Relevant to: Mac Using Beginners
Read Time: 2 minutes
The “bottom toolbar”, the “icon thing”, the “start bar”, the “application launcher”. The Dock has been called a lot of things by those new to the Mac. It’s understandably confusing if you’re coming from Windows, so this quick read is meant to inform those new or switching to the Mac (like my friend Pam) on exactly what this bar is, and how to quickly understand it’s use.
The Gist: It’s a customizable bar for applications and folders you can quickly access. If an icon has a blue ball underneath it, it means that the application is open and using your computers memory.
Favorite Trick: Click on an icon and hold down the mouse for a list of options, including to quit it.
The How: (borrowed from apple.com)
Adding and Removing Docked Items
If you want to add an application, file, or folder to the Dock, just drag its icon from any Finder window (or the desktop) and drop it on the Dock; the icons in the Dock will move aside to make room for their new neighbor. The resulting icon that appears in the Dock is actually an alias of the original item (it’s kind of a bridge to your original item). If you drag an application or file onto the Dock, you’ll be able to open it anytime by simply clicking its docked icon. If you drag a folder onto the Dock, a Finder window of the folder’s contents will display when you click the folder icon in the Dock.
Of course, you can also remove stuff from the Dock. To remove an item from the Dock, just drag its icon off the Dock onto the desktop; the icon will disappear in a poof of smoke.
Don’t worry, you didn’t permanently remove the item from your computer; you simply got rid of its alias. If you want that item back, you can easily locate the application, file, or folder in the Finder, and drag its icon back into the Dock. Keep in mind that there are a couple things that you won’t be able to remove; namely, the Trash and the Finder.
Tip: You can change where the Dock displays and customize its animated behavior in Dock Preferences. You can learn how to do both in “Customize the Dock.”
Sure, your Mac has a big enough hard drive to keep just about any pack rat happy, but you shouldn’t get into the mindset of not throwing anything away. When you need to delete unwanted files, folders, or applications, move them to the Trash.
Here’s what the Trash looks like when it’s empty (left) and when it’s got something in it (right).
The Trash functions somewhat like a folder in that you can drag things to it and then open it to see what’s inside. However, when you command the Trash to empty itself, you can kiss its contents goodbye. To get rid of unwanted items, simply drag the item from the Finder and drop it onto the Trash icon in the Dock. The item will remain in the Trash folder (click the Trash icon to view its contents) until you either move it out of the Trash (if you decide to keep it) or empty it. From the Finder menu, choose Empty Trash.

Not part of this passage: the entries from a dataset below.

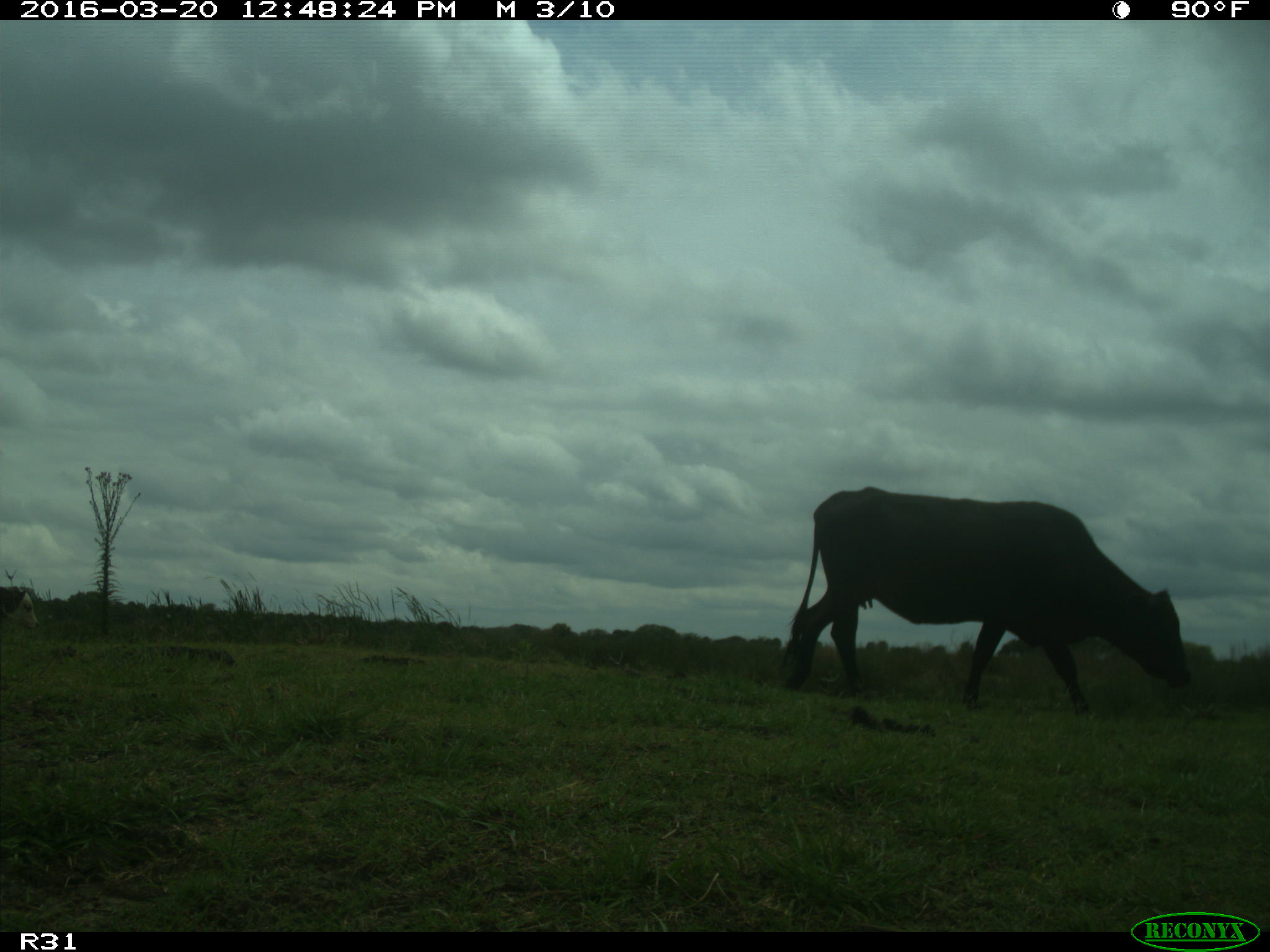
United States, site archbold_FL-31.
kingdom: Animalia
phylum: Chordata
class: Mammalia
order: Artiodactyla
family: Bovidae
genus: Bos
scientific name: Bos taurus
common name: domestic cow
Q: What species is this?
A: Bos taurus (domestic cow).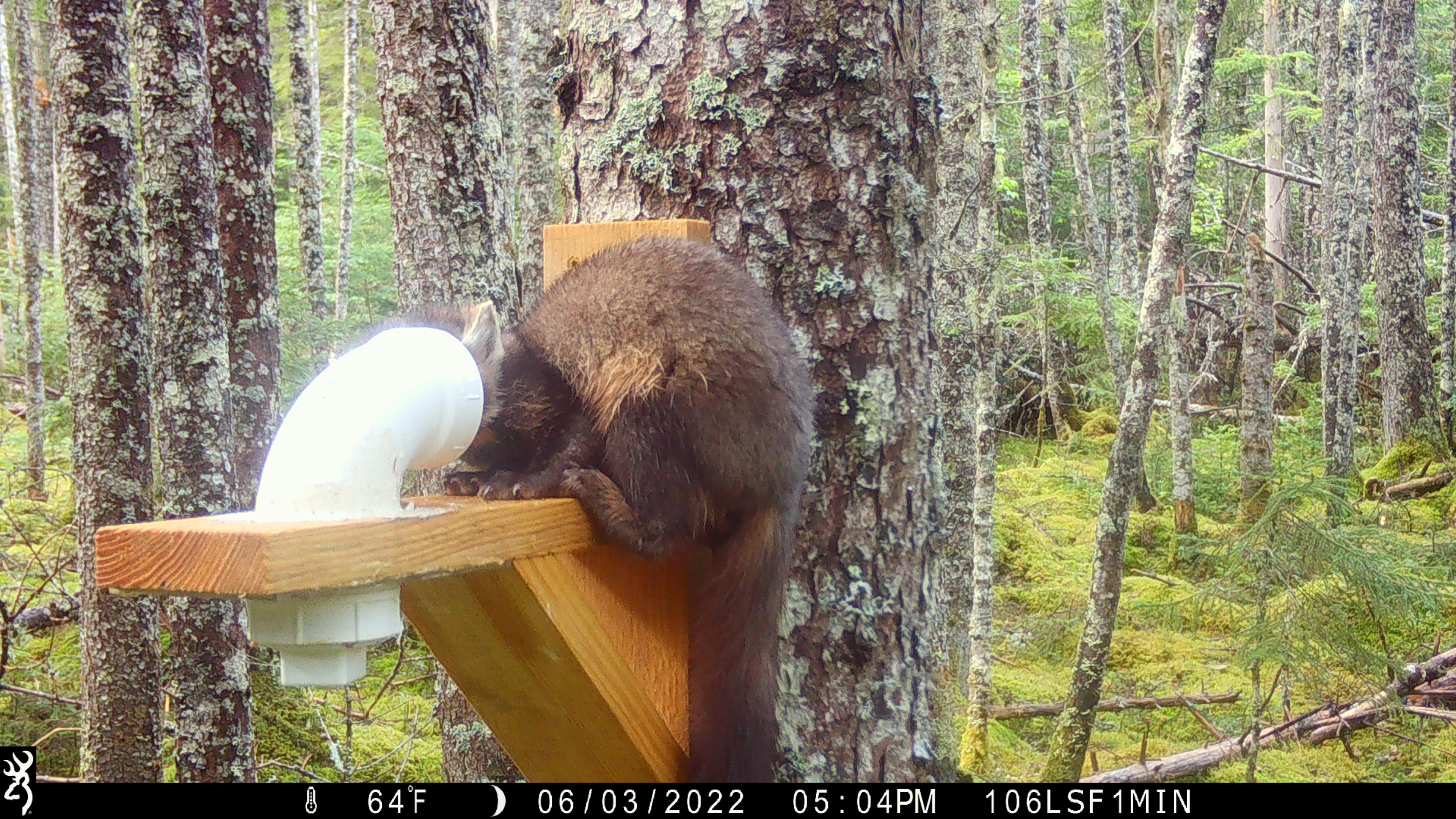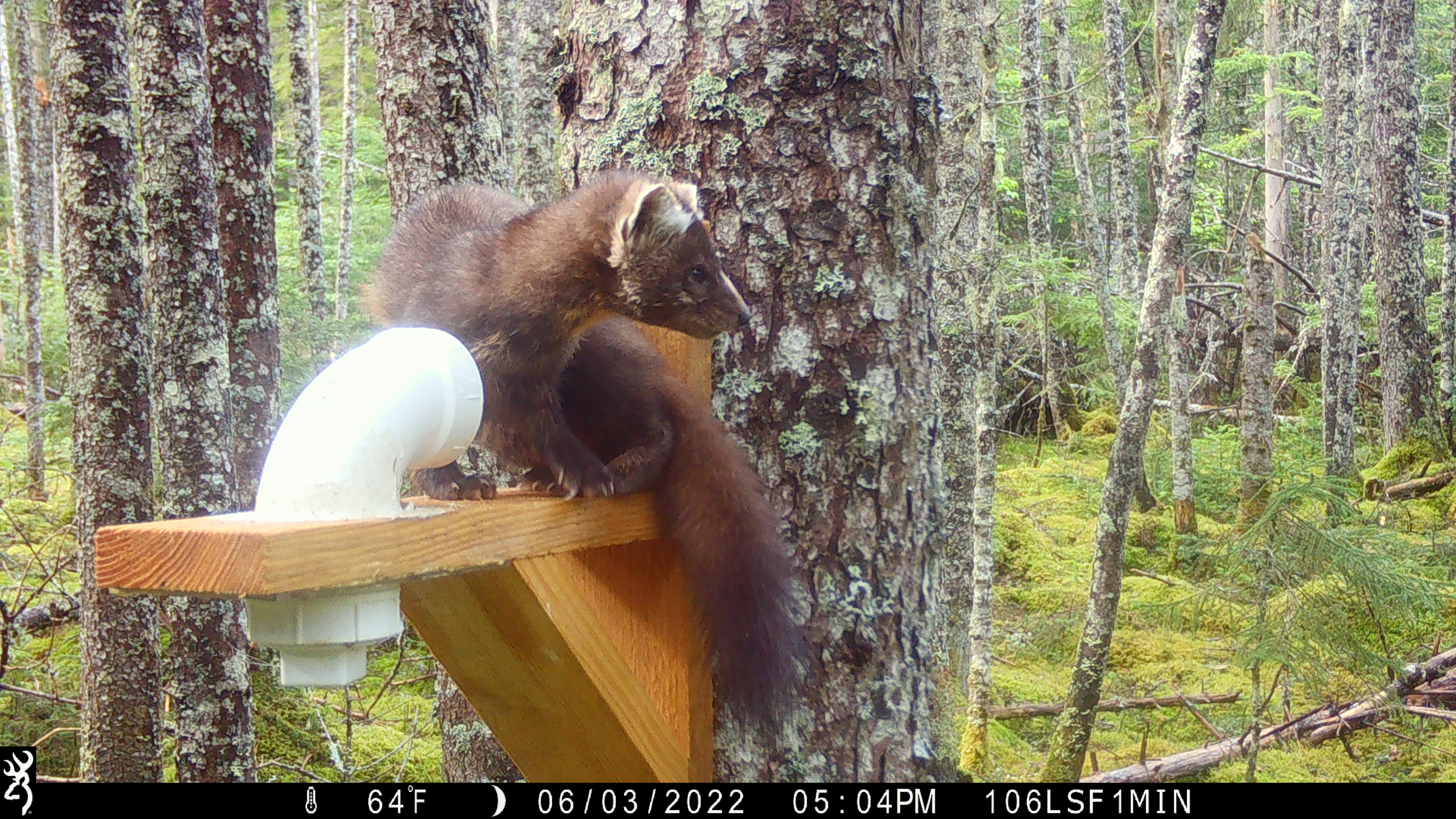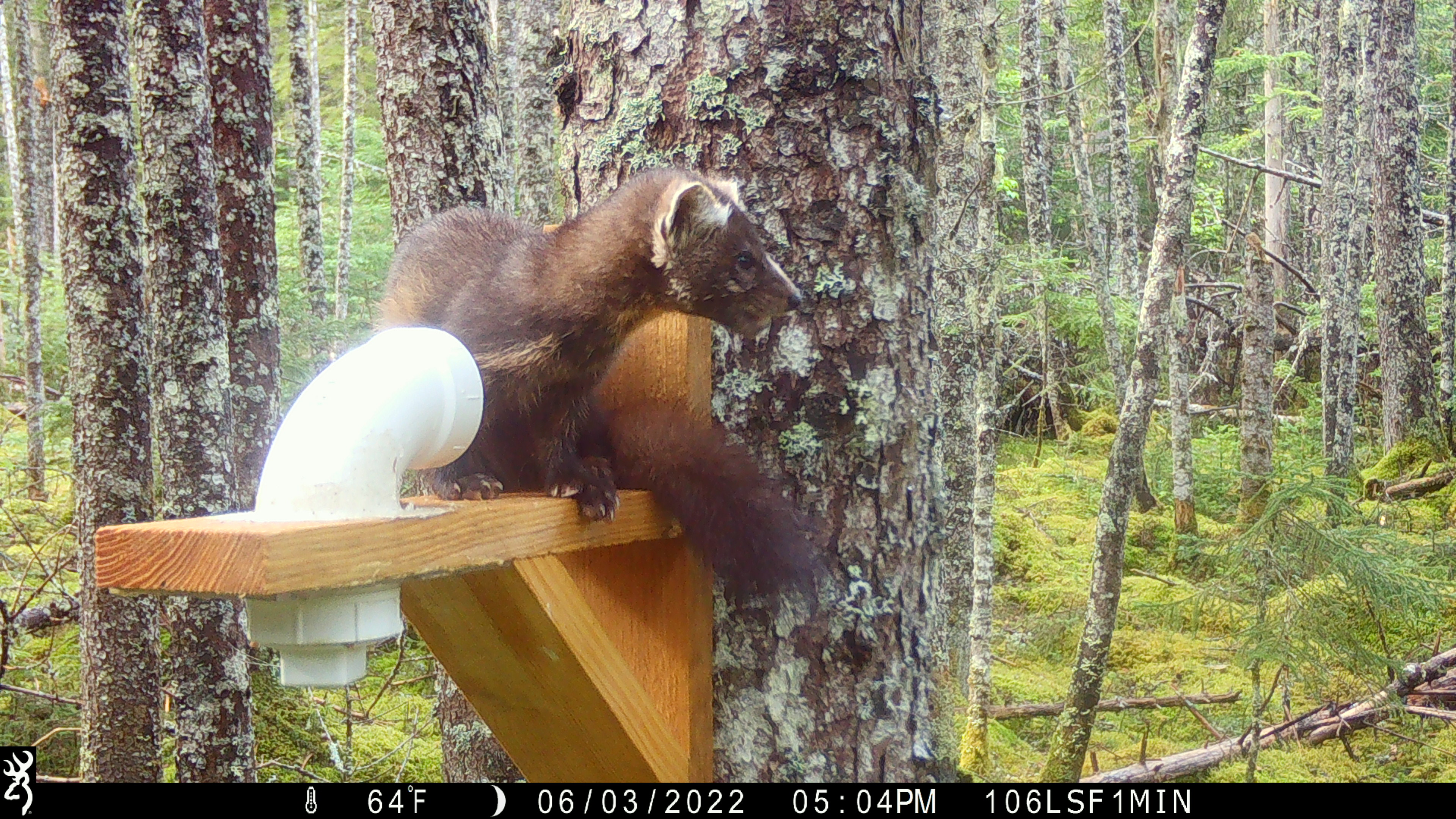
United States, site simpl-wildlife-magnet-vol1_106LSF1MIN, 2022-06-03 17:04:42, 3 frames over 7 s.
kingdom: Animalia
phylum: Chordata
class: Mammalia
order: Carnivora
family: Mustelidae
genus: Martes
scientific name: Martes americana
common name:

If you’re dumping sensitive files, such as electronic banking statements, documents that contain social security numbers or private passwords, or drunken photos of yourself at the company party, you can choose to have your Mac securely dump the Trash: From the Finder menu, choose Secure Empty Trash. This makes your Mac write over your deleted files with meaningless data, greatly reducing the chances it could ever be recovered. Keep in mind that this process can take some time, depending on what you’re deleting. If you’ve got a lot of files to “shred,” put it in motion and then go grab a snack, take a nap, or get some exercise and come back to it later.